Hudson, a Baltimore native whose family roots are in Sparta, has a doctorate in clothing / textiles / education from the University of North Carolina at Greensboro.
In addition to teaching, she's author of the 1989 ``Guide to Apparel Manufacturing,' and is president of her entrepreneurial venture, MEDIA Apparel. She is the only woman to reach the rank of associate professor in N.C. State's College of Textiles.
Hudson added a patio, three decks and three bedroom-wing entrances. A French door fancier, she's installed seven pairs. She also added a spillway bridge to the dam, a pier, outdoor lighting front and back, 50 trees, and numerous plants and shrubbery.
A configuration of space - including a former closet - contains a hot tub and deluxe shower. Hudson installed a spiral staircase to the downstairs laundry room and created a lower-level kitchen to serve parties at the lake.

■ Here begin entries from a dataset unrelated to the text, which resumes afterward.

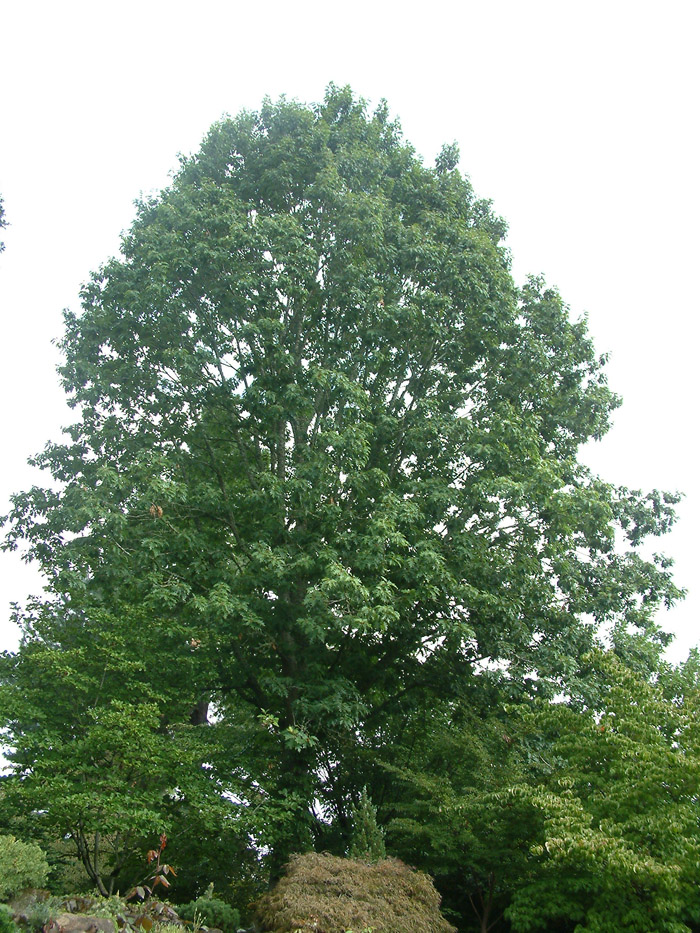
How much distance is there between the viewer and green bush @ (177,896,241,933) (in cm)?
848

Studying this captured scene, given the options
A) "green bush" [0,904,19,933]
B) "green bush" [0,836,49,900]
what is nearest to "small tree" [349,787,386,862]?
"green bush" [0,836,49,900]

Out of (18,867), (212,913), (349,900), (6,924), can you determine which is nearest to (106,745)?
(18,867)

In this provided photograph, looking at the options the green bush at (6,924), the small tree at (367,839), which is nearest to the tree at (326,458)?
the small tree at (367,839)

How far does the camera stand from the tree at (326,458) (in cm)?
1088

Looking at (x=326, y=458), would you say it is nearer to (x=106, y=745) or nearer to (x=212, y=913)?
(x=106, y=745)

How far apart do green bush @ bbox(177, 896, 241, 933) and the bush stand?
4.48 feet

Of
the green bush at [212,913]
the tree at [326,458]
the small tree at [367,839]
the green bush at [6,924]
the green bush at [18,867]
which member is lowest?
the green bush at [212,913]

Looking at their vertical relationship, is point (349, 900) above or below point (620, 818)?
below

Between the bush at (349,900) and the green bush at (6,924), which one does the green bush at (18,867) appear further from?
the bush at (349,900)

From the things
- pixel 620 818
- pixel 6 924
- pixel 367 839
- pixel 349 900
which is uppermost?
pixel 620 818

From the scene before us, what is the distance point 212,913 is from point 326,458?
20.7ft

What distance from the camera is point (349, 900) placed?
7.08 meters

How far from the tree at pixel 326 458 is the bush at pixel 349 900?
251 cm

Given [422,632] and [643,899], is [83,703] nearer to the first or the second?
[422,632]
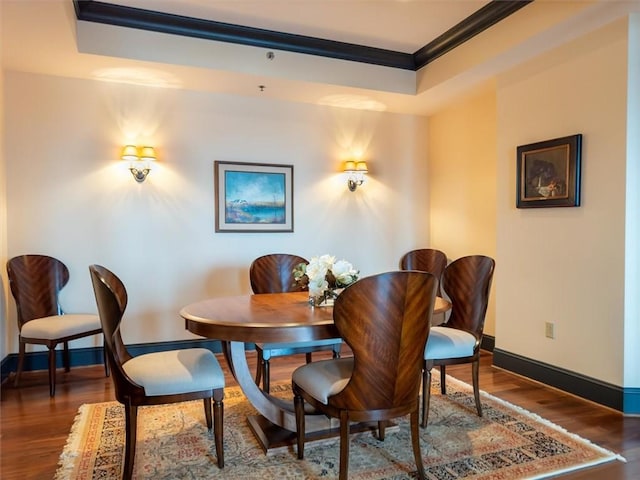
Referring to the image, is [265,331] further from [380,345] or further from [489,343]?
[489,343]

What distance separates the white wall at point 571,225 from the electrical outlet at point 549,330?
0.04 m

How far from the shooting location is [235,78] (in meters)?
3.68

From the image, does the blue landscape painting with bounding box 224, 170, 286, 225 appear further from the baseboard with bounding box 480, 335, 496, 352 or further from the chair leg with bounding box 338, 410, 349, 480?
the chair leg with bounding box 338, 410, 349, 480

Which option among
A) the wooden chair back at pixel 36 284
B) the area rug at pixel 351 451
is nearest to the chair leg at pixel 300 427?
the area rug at pixel 351 451

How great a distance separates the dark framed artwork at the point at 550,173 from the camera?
307cm

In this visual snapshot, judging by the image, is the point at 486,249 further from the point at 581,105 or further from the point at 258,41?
the point at 258,41

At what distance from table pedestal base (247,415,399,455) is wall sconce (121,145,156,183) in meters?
2.37

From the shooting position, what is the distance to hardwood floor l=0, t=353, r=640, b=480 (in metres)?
2.16

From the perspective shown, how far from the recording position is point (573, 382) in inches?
122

She replaced overhead light fixtures with antique and handmade reproductions, reroofed in copper, replaced ceiling moldings and wall coverings, installed central heating and cooling, a Jenn-Air range, built-in ovens, side-by-side refrigerator, compactor and dishwasher, Ben Franklin stove in the den and a basement heat-vented fireplace. She estimates spending three times the cost of the house in renovation.
Hudson says occasional housemates use the lower-level quarters that open to the lakeside natural garden area.
``You would not believe the condition of some of the furniture which my parents (the late Dr. Willard Peyton and Blanche Spicer Peyton of Bel Air, Md.) had stashed in a damp basement or my sideboard in which dad stored his tools and nails and the spool cabinet a friend stored his tools,' she said.
Other spool cabinets were gifts from her mother. A dealer sold the used pieces for $12 a pair.
Hudson's namesake daughter and the late Dorothy Streett of Maryland translated the medallion in the Oriental-style rugs to needlepoint for dining room chair seats.
Among Hudson's special pieces are an heirloom three-quarter, four-poster bed and 1840 quilt, focal point of the master bedroom. Antique textiles catch the eye throughout the house. Quilts grace all the beds and hang from racks and walls. Hudson says she hasn't cut any of the antique textiles, but she sometimes takes strips apart to display in unusual ways.
From exterior lion-head wall fountains to heart-shaped drapery hooks, Hudson's collection of these design motifs add charm throughout her home. Hudson's astrological sign is Leo (the lion); daughter Adrienne started the heart collection for her mother years ago.
Hudson says friends gave her the idea for her home's name. On a first visit, they'd remark - pun intended - that they'd finally been to Peyton's Place.